Carle Health•Urbana, IL

23h•$22 - $37

About The Position

The Clinical Research Coordinator (CRC) is a specialized research professional that facilitates and coordinates the daily activities of a clinical trial and plays a critical role in the conduct of the study. The CRC conducts clinical trials using good clinical/scientific practices under the auspices of the Principle Investigator and in collaboration with clinical departments and sponsors.

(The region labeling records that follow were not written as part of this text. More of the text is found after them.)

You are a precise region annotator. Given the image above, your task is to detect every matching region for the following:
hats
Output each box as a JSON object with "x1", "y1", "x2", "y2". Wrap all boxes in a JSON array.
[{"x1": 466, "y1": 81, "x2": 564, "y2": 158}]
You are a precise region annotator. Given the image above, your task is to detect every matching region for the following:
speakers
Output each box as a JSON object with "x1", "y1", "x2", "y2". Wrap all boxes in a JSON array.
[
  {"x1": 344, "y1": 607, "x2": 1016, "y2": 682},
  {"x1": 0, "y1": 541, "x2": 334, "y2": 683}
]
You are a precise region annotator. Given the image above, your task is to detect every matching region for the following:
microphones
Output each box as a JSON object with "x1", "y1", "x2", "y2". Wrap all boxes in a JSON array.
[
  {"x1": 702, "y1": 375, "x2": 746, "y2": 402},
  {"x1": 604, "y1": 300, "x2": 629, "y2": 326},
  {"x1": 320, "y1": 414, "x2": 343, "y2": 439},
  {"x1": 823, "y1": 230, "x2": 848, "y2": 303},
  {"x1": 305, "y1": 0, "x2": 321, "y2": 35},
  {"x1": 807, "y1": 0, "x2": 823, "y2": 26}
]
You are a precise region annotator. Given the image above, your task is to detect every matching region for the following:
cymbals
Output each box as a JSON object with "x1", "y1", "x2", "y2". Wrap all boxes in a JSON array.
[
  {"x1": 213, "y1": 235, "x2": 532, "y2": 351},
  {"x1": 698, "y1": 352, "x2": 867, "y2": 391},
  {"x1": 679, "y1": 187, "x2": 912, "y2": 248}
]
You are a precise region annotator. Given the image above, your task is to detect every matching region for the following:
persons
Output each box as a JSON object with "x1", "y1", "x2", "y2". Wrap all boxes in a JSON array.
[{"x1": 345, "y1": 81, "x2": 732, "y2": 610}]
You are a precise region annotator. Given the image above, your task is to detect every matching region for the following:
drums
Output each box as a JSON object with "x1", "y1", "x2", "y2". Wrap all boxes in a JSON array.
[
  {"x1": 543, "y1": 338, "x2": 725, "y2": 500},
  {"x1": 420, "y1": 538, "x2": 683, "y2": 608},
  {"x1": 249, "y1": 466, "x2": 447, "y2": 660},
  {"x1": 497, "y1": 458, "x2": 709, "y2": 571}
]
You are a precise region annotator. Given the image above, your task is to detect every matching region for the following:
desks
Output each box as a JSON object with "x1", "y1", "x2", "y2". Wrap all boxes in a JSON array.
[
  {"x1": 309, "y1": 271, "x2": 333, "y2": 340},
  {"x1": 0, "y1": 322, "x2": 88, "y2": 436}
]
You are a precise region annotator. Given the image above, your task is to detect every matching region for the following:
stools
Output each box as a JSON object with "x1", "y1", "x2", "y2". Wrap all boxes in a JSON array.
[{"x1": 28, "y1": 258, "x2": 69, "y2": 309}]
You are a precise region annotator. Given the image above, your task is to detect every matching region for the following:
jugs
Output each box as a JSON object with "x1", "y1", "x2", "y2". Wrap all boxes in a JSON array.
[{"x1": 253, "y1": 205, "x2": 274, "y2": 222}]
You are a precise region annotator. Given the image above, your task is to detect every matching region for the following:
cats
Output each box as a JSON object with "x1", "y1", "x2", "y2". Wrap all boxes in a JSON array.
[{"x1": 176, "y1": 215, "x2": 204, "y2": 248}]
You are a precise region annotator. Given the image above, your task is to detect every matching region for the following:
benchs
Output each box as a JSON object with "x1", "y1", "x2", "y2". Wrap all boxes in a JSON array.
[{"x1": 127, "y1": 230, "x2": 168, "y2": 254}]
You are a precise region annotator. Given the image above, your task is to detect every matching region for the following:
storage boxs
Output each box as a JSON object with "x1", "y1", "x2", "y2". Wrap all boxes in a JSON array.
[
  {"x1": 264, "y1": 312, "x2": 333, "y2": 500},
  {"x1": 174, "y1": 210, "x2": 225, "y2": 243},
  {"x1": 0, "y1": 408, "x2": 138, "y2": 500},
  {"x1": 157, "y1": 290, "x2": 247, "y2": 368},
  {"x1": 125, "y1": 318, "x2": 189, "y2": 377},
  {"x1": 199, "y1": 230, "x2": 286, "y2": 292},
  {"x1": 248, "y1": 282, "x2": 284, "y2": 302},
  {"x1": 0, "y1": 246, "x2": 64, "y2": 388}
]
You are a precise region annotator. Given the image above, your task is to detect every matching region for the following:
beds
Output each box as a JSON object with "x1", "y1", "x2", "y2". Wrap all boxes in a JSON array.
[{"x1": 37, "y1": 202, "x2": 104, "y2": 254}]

The CRC is responsible for managing clinical trials from initiation through closure which can include coordinating study development; feasibility evaluation and preparation; IRB submission; recruiting subjects and assessing subject eligibility; reporting of adverse events; data collection and reporting; maintaining regulatory documents; assisting with study modifications; and completing case report forms.

Requirements

Certifications:
Education: Bachelor's Degree: Science; Bachelor's Degree: Health Science
Work Experience:

Responsibilities

Works in collaboration with the Principal Investigator (PI).
Assists Regulatory Specialist in maintaining and retaining regulatory documents in accordance with sponsor requirements.
Conducts protocol and feasibility evaluation.
Assesses patient population, recruitment and enrollment strategies.
Recruits and manages trial subjects to include screening patients for protocol eligibility, covering informed consent, screening and inclusion/exclusion of the subjects adhering to safety and compliance issues.
Assists in accurate and timely data collection, collection of source documents documentation, data entry, and reporting.
Schedules, coordinates planning and participates in monitoring and auditing activities.
Participates in required training and education programs.
Assists PI in development of materials and tools necessary to appropriately train individuals involved in the conduct of the study around issues related to but not limited to, protocol requirements, schedule of subject visits, execution of research plan.
Maintains documentation of training.
Maintains effective and timely communications with sponsor, research subjects and PI during the course of the study.
Provides a safe environment for patients, families, and clinical staff at all time through compliance with all federal, state, and professional regulatory standards.
Reports instances of noncompliance to appropriate institutional oversight body.
Maintains strict patient confidentiality according to HIPAA regulations and applicable law.
Follows all clinical procedures and guidelines as set forth by regulatory body.
Close-out of the clinical trial, contributing to research article, audit preparation, trial closure, communication with authorities and other disciplines involved, assisting in the final study report, completing financial obligations and archives study materials.